As focused as you are, sometimes it can be really difficult to find that breakthrough idea you’re looking for. Your natural instinct is probably to stay longer, work harder and stare at that blank notebook or screen a little longer. For years, that was my instinct too. But have you ever noticed your best ideas often come to you when you’re not trying to think of them? You wake up in the morning and there it is. Or you’re out for a walk or a run and it hits you. Or you’re in the shower and the breakthrough just dawns on you. You’re not alone. There’s good research that shows our brains actually connect the dots in the background when our minds are relaxed. In my experience, you have to do some solid grinding on an idea before taking a break. That’s the “work” part. But often when designing a sermon series or writing a book, I’ll work hard on the concepts when I’m at my best, but then I’ll take a break. It can be anything from cutting the grass, to going for a one-hour bike ride, to taking a drive into town. For me, it’s the combination of a relatively mindless physical activity preceded by some deep work on an issue that produces the greatest quantity of eureka moments. If you’re searching for that elusive breakthrough, take a break.

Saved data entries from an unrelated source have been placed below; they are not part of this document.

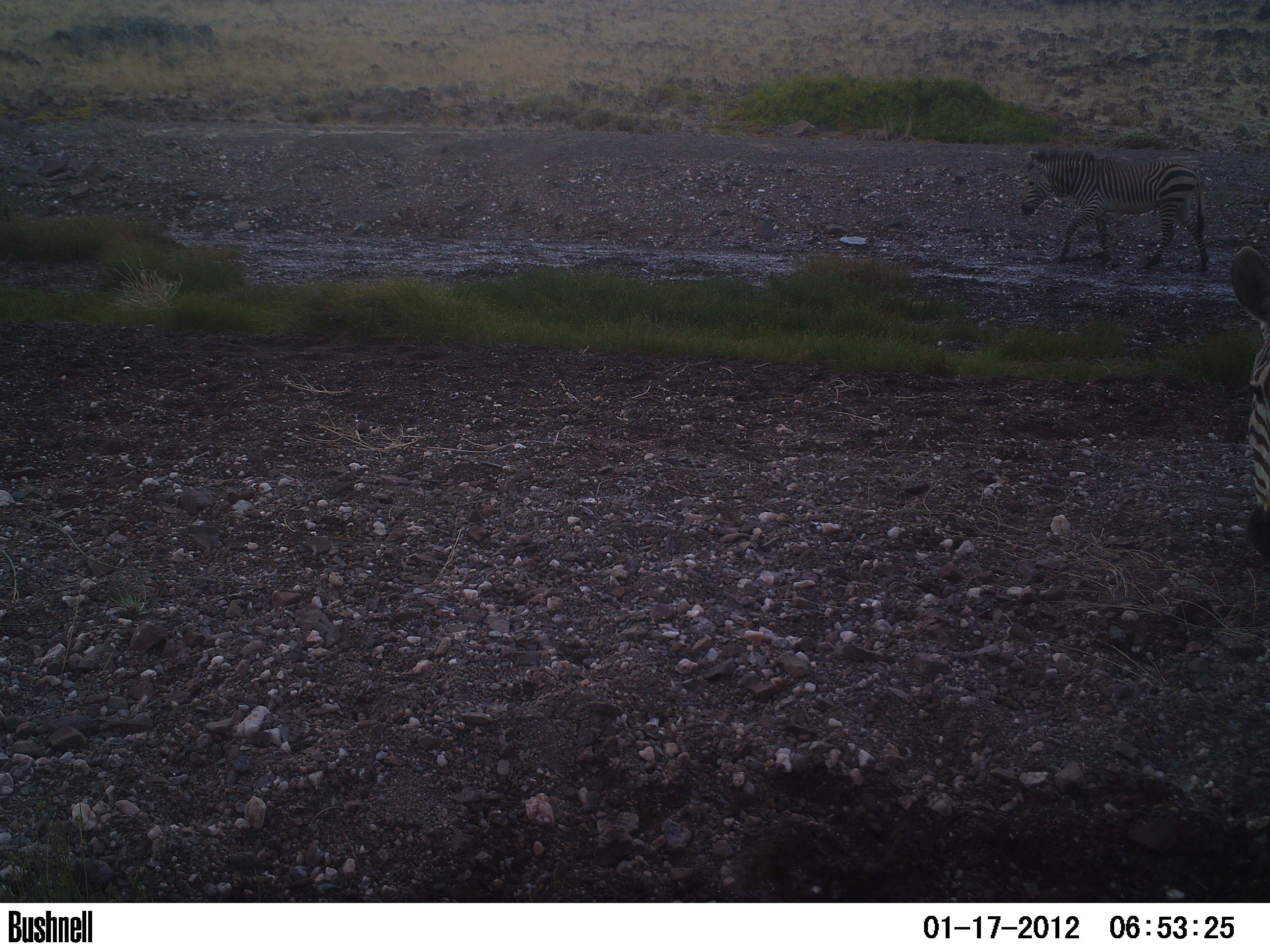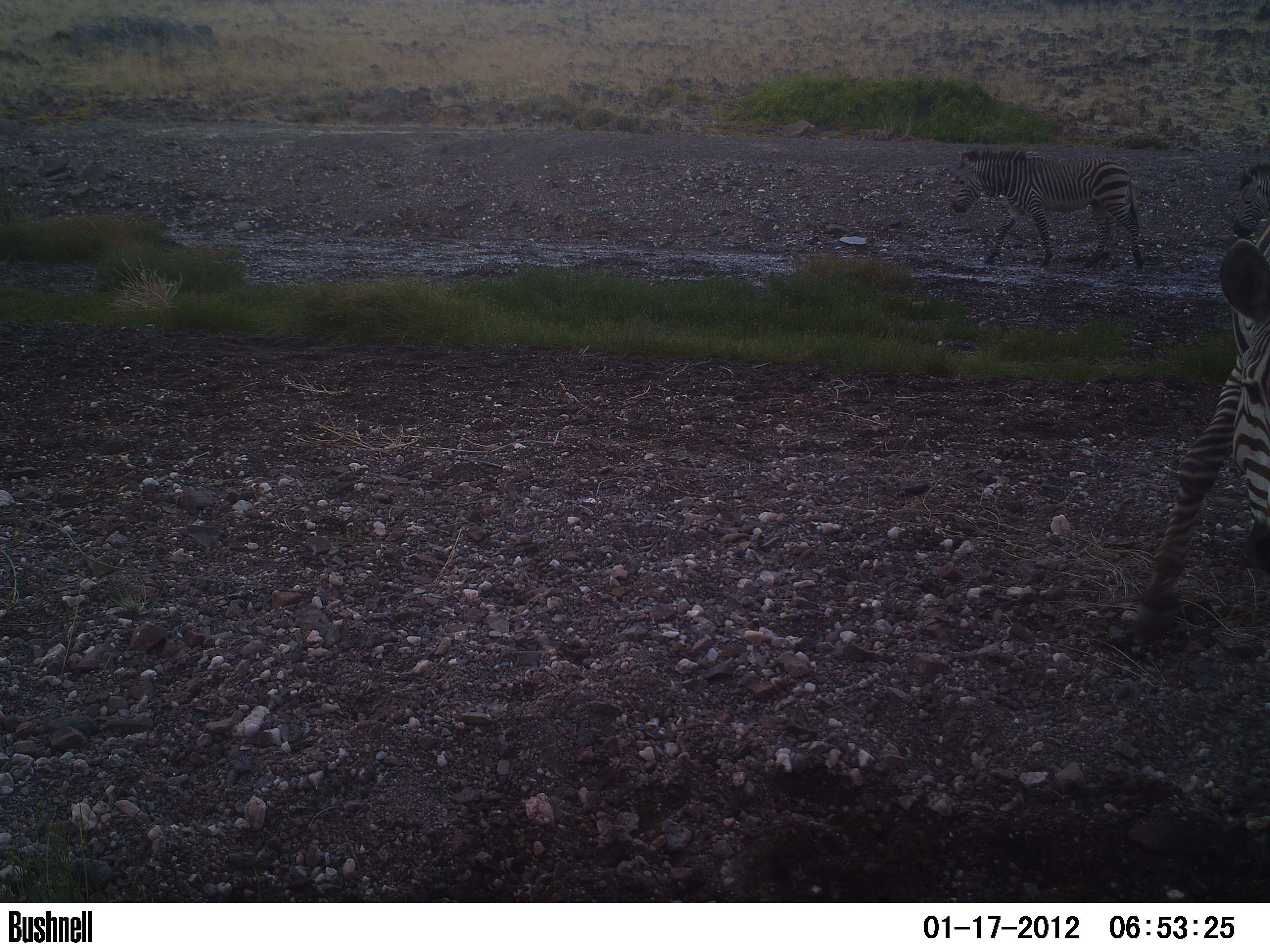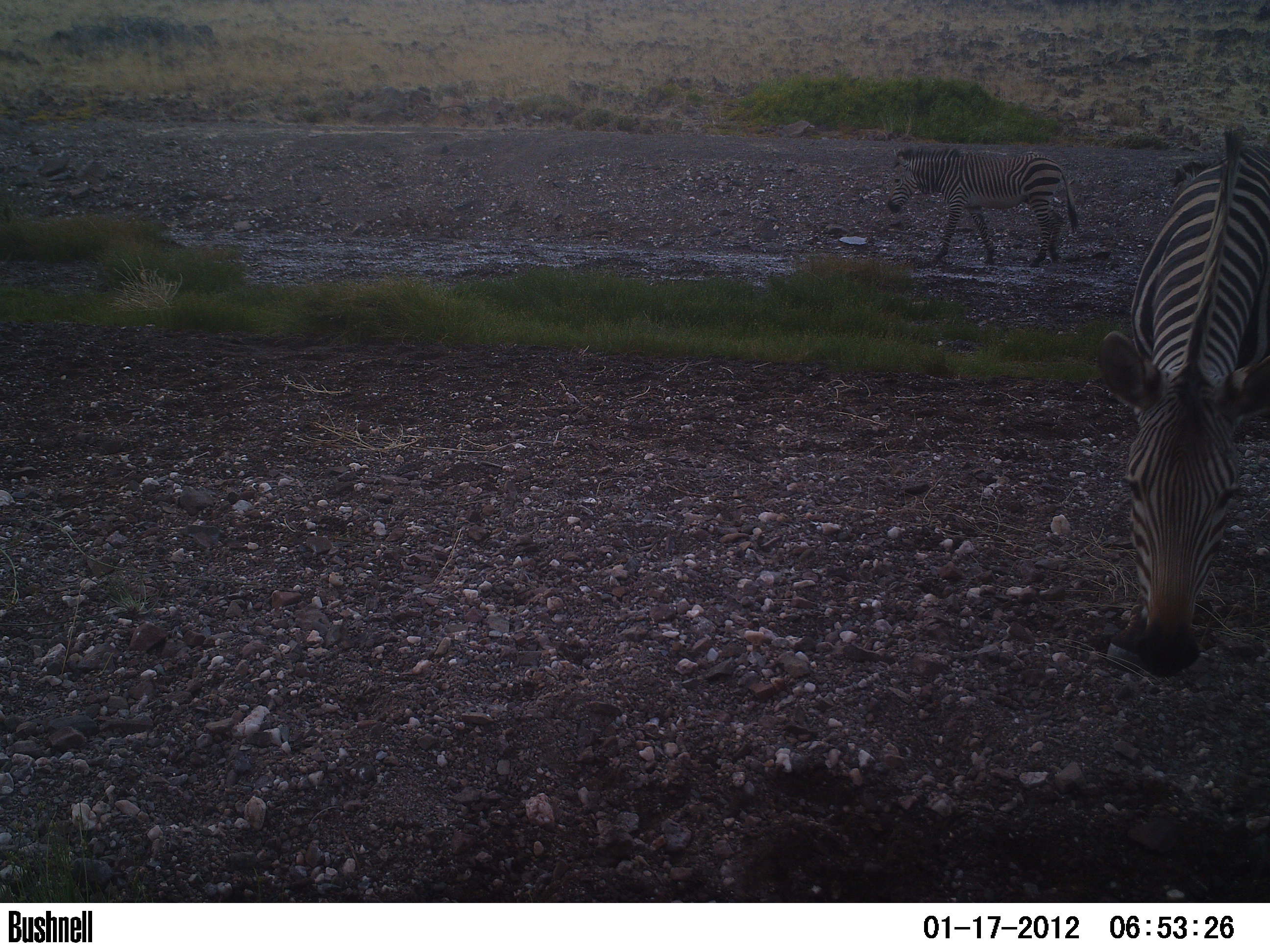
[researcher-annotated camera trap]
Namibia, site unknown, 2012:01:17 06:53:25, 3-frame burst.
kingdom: Animalia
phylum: Chordata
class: Mammalia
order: Perissodactyla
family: Equidae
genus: Equus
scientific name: Equus zebra hartmannae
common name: hartmann's mountain zebra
Equus zebra hartmannae (hartmann's mountain zebra).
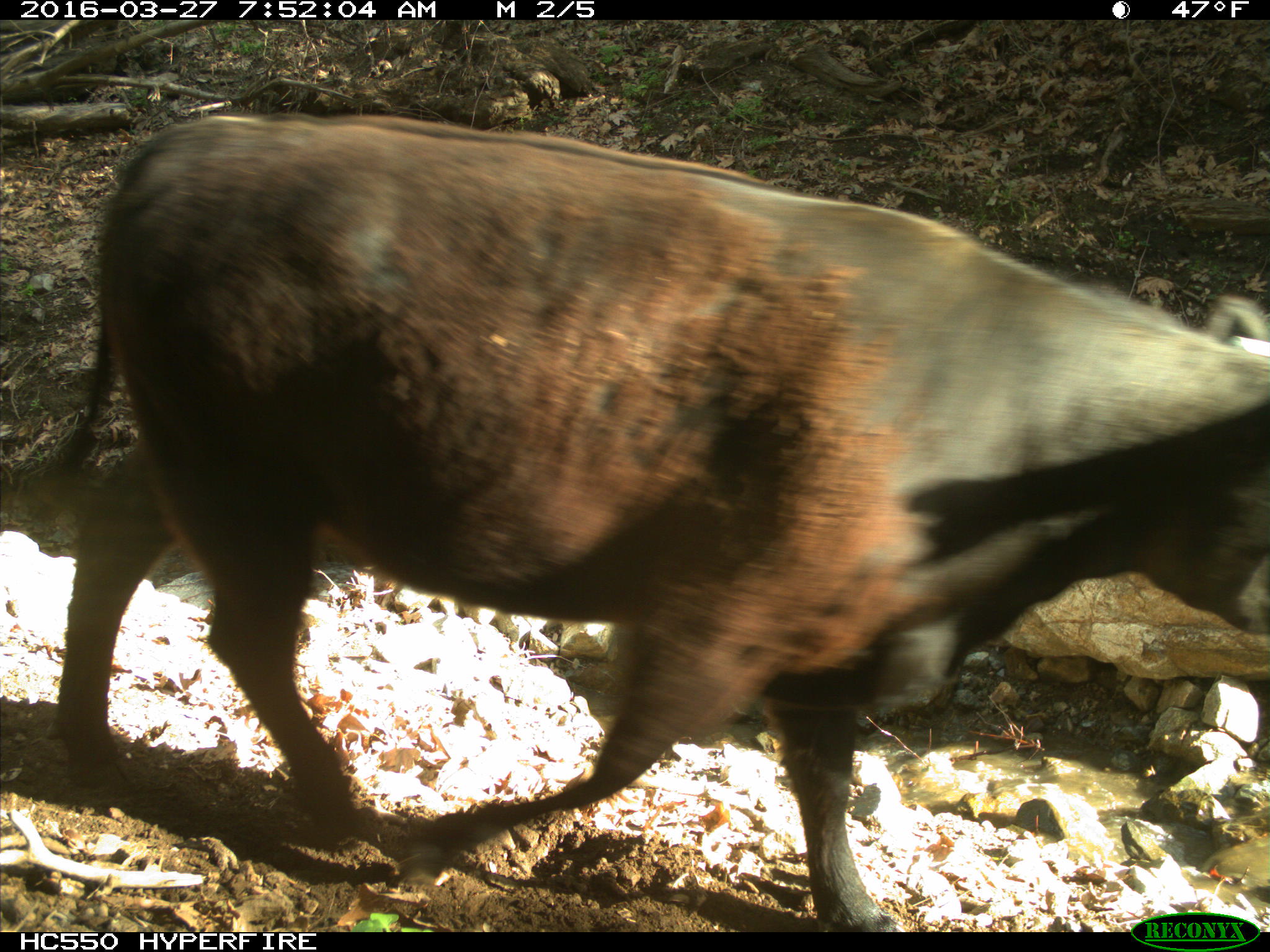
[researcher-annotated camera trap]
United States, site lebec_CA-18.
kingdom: Animalia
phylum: Chordata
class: Mammalia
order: Artiodactyla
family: Bovidae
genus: Bos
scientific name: Bos taurus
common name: domestic cow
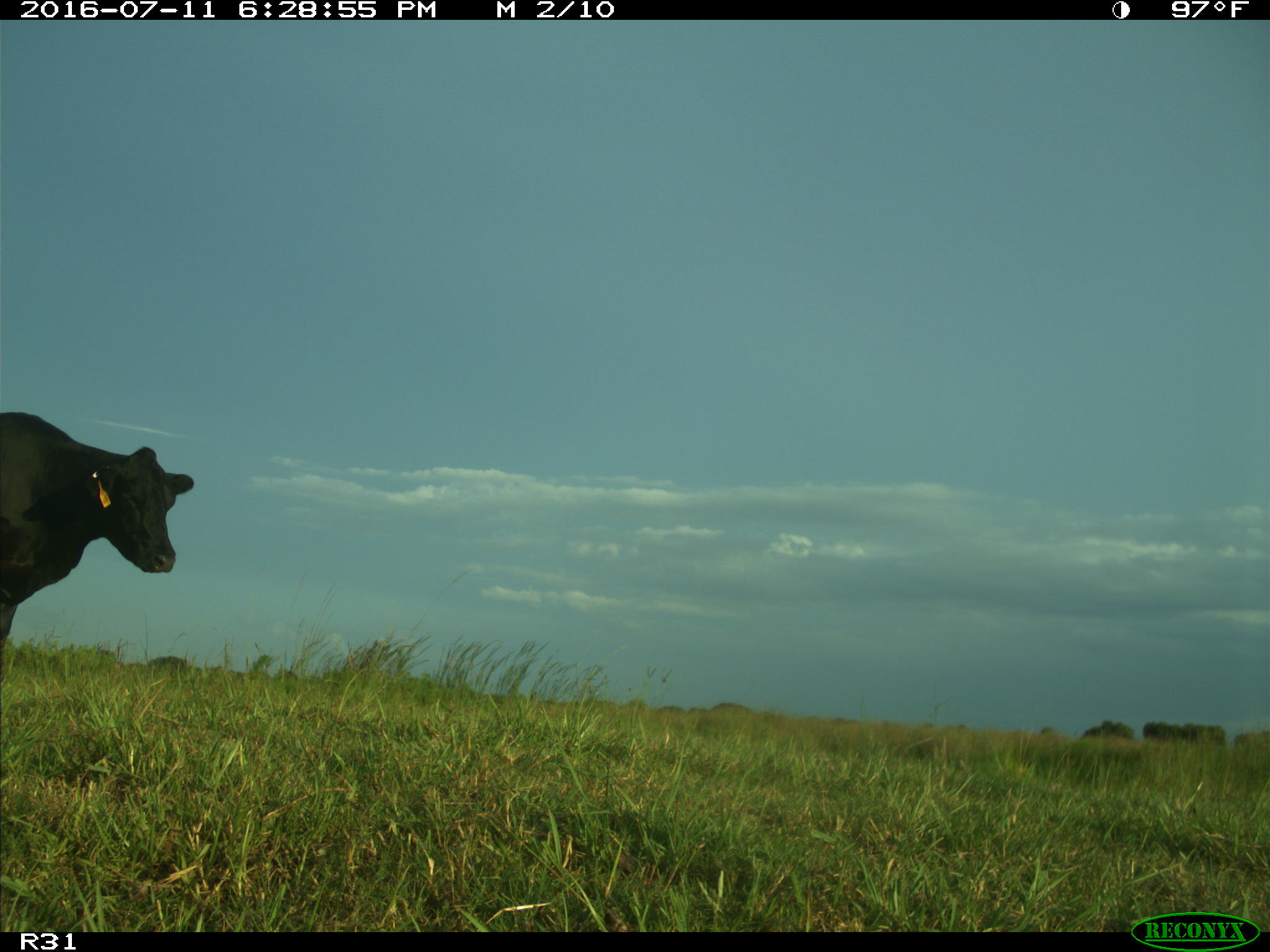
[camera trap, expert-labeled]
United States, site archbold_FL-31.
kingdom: Animalia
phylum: Chordata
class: Mammalia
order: Artiodactyla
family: Bovidae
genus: Bos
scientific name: Bos taurus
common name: domestic cow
Bos taurus (domestic cow).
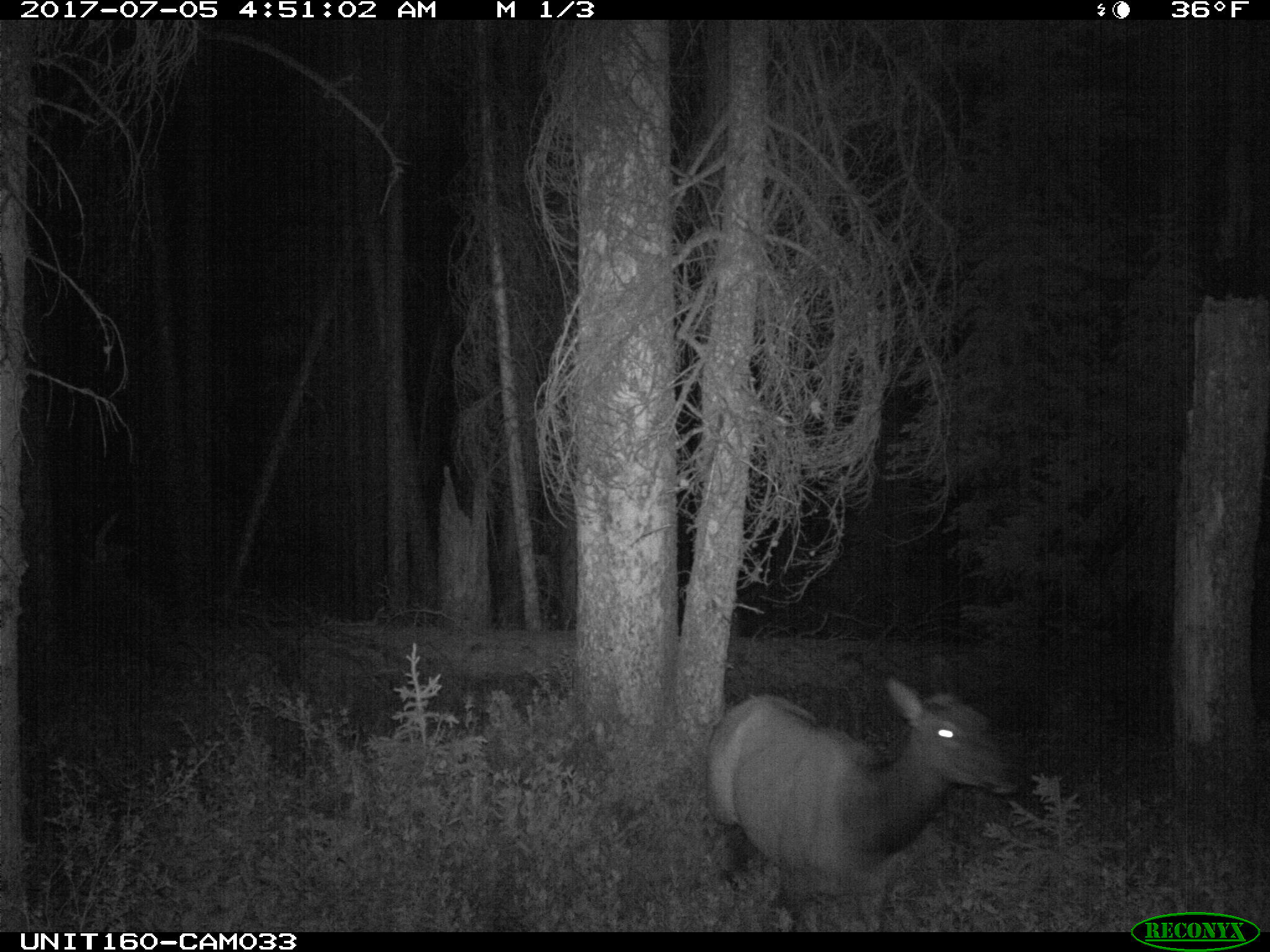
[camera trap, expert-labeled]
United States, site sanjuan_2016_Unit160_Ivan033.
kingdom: Animalia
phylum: Chordata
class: Mammalia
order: Artiodactyla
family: Cervidae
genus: Cervus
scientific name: Cervus elaphus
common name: red deer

7. Have an Easy Capture System for Ideas and Insights

Because your best ideas will come to you when you’re not expecting it, you need to develop a foolproof method for capturing them. Whether it’s a notebook you carry with you or some app on your phone is irrelevant. You simply need something to capture them before they vaporize. Because they will vaporize. I use Evernote because I can record them if I’m not able to stop or write. I’ve recorded whole sermon series ideas while cycling (on the road). But whatever you use, make sure you have it with you.

8. Go to Bed…Early

Before I burned out 11 years ago, I thought sleep was for weak people.  Since I burned out, I’ve found a new enthusiasm for sleep I never had before. Why? A rested you is a better you. As Greg McKeown wrote in his New York Times best-selling book Essentialism, sleep protects the most valuable asset you have: you—your body and your mind. (You can listen to my interview with Greg here.) If you’re really struggling to stay focused, just go to bed early tonight and get eight hours of sleep. Do that night after night until you feel fantastic. I really believe sleep is a secret leadership weapon most leader miss. When I wasn’t sleeping much, I had a smaller church and had written zero books. Since I’ve taken sleep more seriously, our church has doubled in size and I’ve written three books, launched two courses, host two podcasts and speak to leaders all over the world. That’s not entirely coincidental.

9. Take a Nap

It’s surprising how many highly effective leaders have adopted the practice of napping. From Benjamin Franklin to Winston Churchill, to Thomas Edison, to Michael Hyatt, to Ariana Huffington, napping is the practice of many amazing leaders. For me, a nap in the middle of the day feels like plugging my phone in. I move from 50 percent to 80-90 percent in about 20 minutes. Or as Winston Churchill put it: Nature has not intended mankind to work from eight in the morning until midnight without that refreshment of blessed oblivion which, even if it only lasts 20 minutes, is sufficient to renew all the vital forces. If you’re sluggish, struggling with focus or your mind just isn’t that sharp, take a nap. A rested brain is a better brain.